HYOGO, Japan—Toyo Tire & Rubber Co. Ltd.'s fiscal 2017 operating income fell 8.1 percent from 2016 on 6.1 percent higher sales, as higher raw materials-related costs overshadowed gains in sales/mix and currency exchange rates.
Toyo also returned to the black on a net basis, after suffering a net loss in fiscal 2016 due to extraordinary charges related to the company's seismic rubber bearing business scandal.
Toyo's operating earnings fell to $404.5 million on sales of $3.61 billion, dropping the operating ratio 1.7 points to 11.2 percent.
The company's tire business unit fared slightly better, posting 1.4 percent better operating income of $411.1 million on 7.6 percent higher sales of $2.92 billion.
Toyo did not provide detailed commentary on its performance this past year, but it did disclose figures that show sales and operating income improved in North America.
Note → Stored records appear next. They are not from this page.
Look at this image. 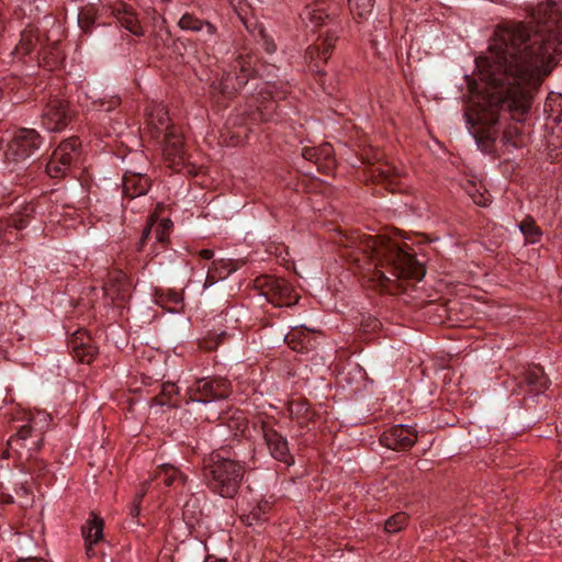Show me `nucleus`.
<instances>
[{
    "label": "nucleus",
    "instance_id": "f257e3e1",
    "mask_svg": "<svg viewBox=\"0 0 562 562\" xmlns=\"http://www.w3.org/2000/svg\"><path fill=\"white\" fill-rule=\"evenodd\" d=\"M535 35L522 23L498 25L490 45L488 86L482 102L464 114L471 127L494 139L499 111L522 122L538 89L562 55V0H547L532 12Z\"/></svg>",
    "mask_w": 562,
    "mask_h": 562
},
{
    "label": "nucleus",
    "instance_id": "f03ea898",
    "mask_svg": "<svg viewBox=\"0 0 562 562\" xmlns=\"http://www.w3.org/2000/svg\"><path fill=\"white\" fill-rule=\"evenodd\" d=\"M361 250L369 260L363 278L373 289L395 293L403 280H422L425 276L424 266L407 245L403 247L390 239L370 236L362 243Z\"/></svg>",
    "mask_w": 562,
    "mask_h": 562
},
{
    "label": "nucleus",
    "instance_id": "7ed1b4c3",
    "mask_svg": "<svg viewBox=\"0 0 562 562\" xmlns=\"http://www.w3.org/2000/svg\"><path fill=\"white\" fill-rule=\"evenodd\" d=\"M245 475V467L238 461L213 452L204 459L203 480L206 486L222 497H234Z\"/></svg>",
    "mask_w": 562,
    "mask_h": 562
},
{
    "label": "nucleus",
    "instance_id": "20e7f679",
    "mask_svg": "<svg viewBox=\"0 0 562 562\" xmlns=\"http://www.w3.org/2000/svg\"><path fill=\"white\" fill-rule=\"evenodd\" d=\"M40 419L45 422L46 417L44 415L32 417L8 439V446L15 453L18 461L32 457V453H36L42 449L45 429L38 427Z\"/></svg>",
    "mask_w": 562,
    "mask_h": 562
},
{
    "label": "nucleus",
    "instance_id": "39448f33",
    "mask_svg": "<svg viewBox=\"0 0 562 562\" xmlns=\"http://www.w3.org/2000/svg\"><path fill=\"white\" fill-rule=\"evenodd\" d=\"M232 394L231 382L221 376L195 380L187 390V403L207 404L226 400Z\"/></svg>",
    "mask_w": 562,
    "mask_h": 562
},
{
    "label": "nucleus",
    "instance_id": "423d86ee",
    "mask_svg": "<svg viewBox=\"0 0 562 562\" xmlns=\"http://www.w3.org/2000/svg\"><path fill=\"white\" fill-rule=\"evenodd\" d=\"M255 285L267 301L274 306H291L297 303L299 295L293 286L284 279L273 276L256 278Z\"/></svg>",
    "mask_w": 562,
    "mask_h": 562
},
{
    "label": "nucleus",
    "instance_id": "0eeeda50",
    "mask_svg": "<svg viewBox=\"0 0 562 562\" xmlns=\"http://www.w3.org/2000/svg\"><path fill=\"white\" fill-rule=\"evenodd\" d=\"M80 142L77 137H70L61 142L53 151L46 164V172L50 178L63 179L71 170L72 162L78 157Z\"/></svg>",
    "mask_w": 562,
    "mask_h": 562
},
{
    "label": "nucleus",
    "instance_id": "6e6552de",
    "mask_svg": "<svg viewBox=\"0 0 562 562\" xmlns=\"http://www.w3.org/2000/svg\"><path fill=\"white\" fill-rule=\"evenodd\" d=\"M42 145L41 135L34 128L22 127L13 133L8 143L5 158L21 161L31 157Z\"/></svg>",
    "mask_w": 562,
    "mask_h": 562
},
{
    "label": "nucleus",
    "instance_id": "1a4fd4ad",
    "mask_svg": "<svg viewBox=\"0 0 562 562\" xmlns=\"http://www.w3.org/2000/svg\"><path fill=\"white\" fill-rule=\"evenodd\" d=\"M336 11L337 7L331 0H311L300 12V21L305 29L316 31L331 21Z\"/></svg>",
    "mask_w": 562,
    "mask_h": 562
},
{
    "label": "nucleus",
    "instance_id": "9d476101",
    "mask_svg": "<svg viewBox=\"0 0 562 562\" xmlns=\"http://www.w3.org/2000/svg\"><path fill=\"white\" fill-rule=\"evenodd\" d=\"M337 35L333 32H326L323 36L310 45L305 50V58L313 72L324 74L323 65L330 58L337 42Z\"/></svg>",
    "mask_w": 562,
    "mask_h": 562
},
{
    "label": "nucleus",
    "instance_id": "9b49d317",
    "mask_svg": "<svg viewBox=\"0 0 562 562\" xmlns=\"http://www.w3.org/2000/svg\"><path fill=\"white\" fill-rule=\"evenodd\" d=\"M42 125L49 132L63 131L72 117L68 102L59 98L48 100L42 112Z\"/></svg>",
    "mask_w": 562,
    "mask_h": 562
Revenue rose 8.8 percent to $1.66 billion, while earnings were up 12 percent to $77.3 million, raising the operating ratio marginally to 4.6 percent.
For the current fiscal year, Toyo is projecting a gain of nearly 4 percent in operating income on a 1.2 percent drop in corporate revenue. Net income should rebound measurably with the absence of extraordinary charges.
Toyo's tire business should post 6.4 percent higher sales this year, the company said, while segment earnings should rise 3.6 percent.
Toyo is forecasting continued gains in sales and operating income in North America as well—8.6 and 26 percent, respectively.
Overall, Toyo's tire production increased 5.3 percent to 239,300 metric tons, the company reported, including a 17.4 percent jump in North America to 66,800 tons. The 2018 forecast is for a 4.6 percent gain.